Supplied text:

BEGIN

Tuesday, August 28, 2007

First Dan

Just wanted to draw attention to the excellent interview with Walter Becker and Donald Fagen on Radio 2 yesterday (you can listen again here for a week). The duo, the creative nucleus of Steely Dan for nigh on 35 years, regaled us with stories of hawking their songs around the Brill Building, of their love of jazz, and of the highs and lows of their songwriting partnership. In particular, they devote some time to discussing the track Show Biz Kids, which according to contended grizzled interviewer Johnnie Walker, could have been an international hit, save for one judiciously-placed expletive . The Super Furry Animals made this profanity-laden line the central sample of their 1996 non-hit (and tribute to Cardiff footballer Robin Friday) The Man Don't Give a Fuck. They're both first-rate choons, and guess what? They're presented here for you to compare and contrast.

END

Collected data:
BEGIN

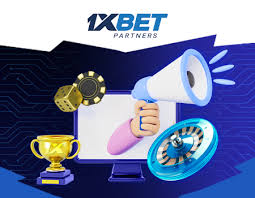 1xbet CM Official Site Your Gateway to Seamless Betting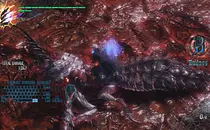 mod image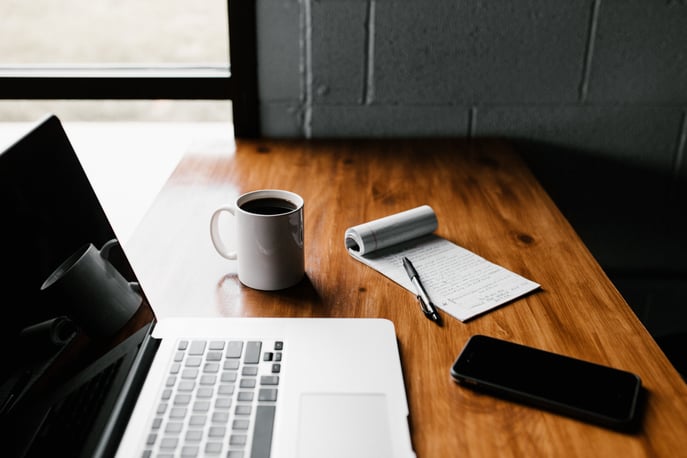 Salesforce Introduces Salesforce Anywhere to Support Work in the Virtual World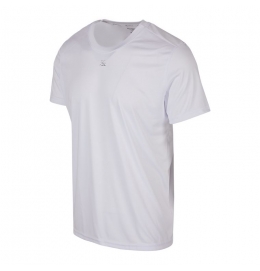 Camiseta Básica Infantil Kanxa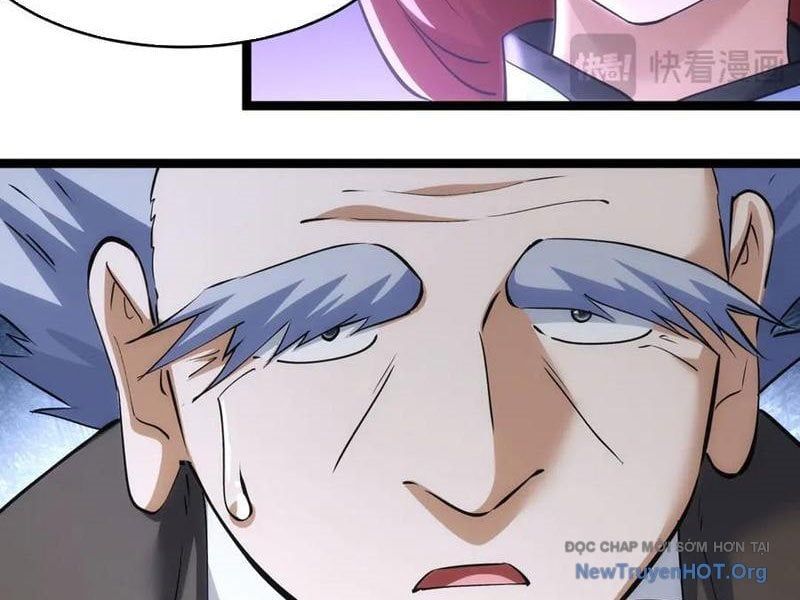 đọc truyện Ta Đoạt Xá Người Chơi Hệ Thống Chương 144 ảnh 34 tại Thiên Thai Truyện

END

Work task:
In the Steely Dan blog post above, transcribe word for word the passage that opens with the words containing "Just wanted to" and ends with "compare and contrast.".

Answer section:
Just wanted to draw attention to the excellent interview with Walter Becker and Donald Fagen on Radio 2 yesterday (you can listen again here for a week). The duo, the creative nucleus of Steely Dan for nigh on 35 years, regaled us with stories of hawking their songs around the Brill Building, of their love of jazz, and of the highs and lows of their songwriting partnership. In particular, they devote some time to discussing the track Show Biz Kids, which according to contended grizzled interviewer Johnnie Walker, could have been an international hit, save for one judiciously-placed expletive . The Super Furry Animals made this profanity-laden line the central sample of their 1996 non-hit (and tribute to Cardiff footballer Robin Friday) The Man Don't Give a Fuck. They're both first-rate choons, and guess what? They're presented here for you to compare and contrast.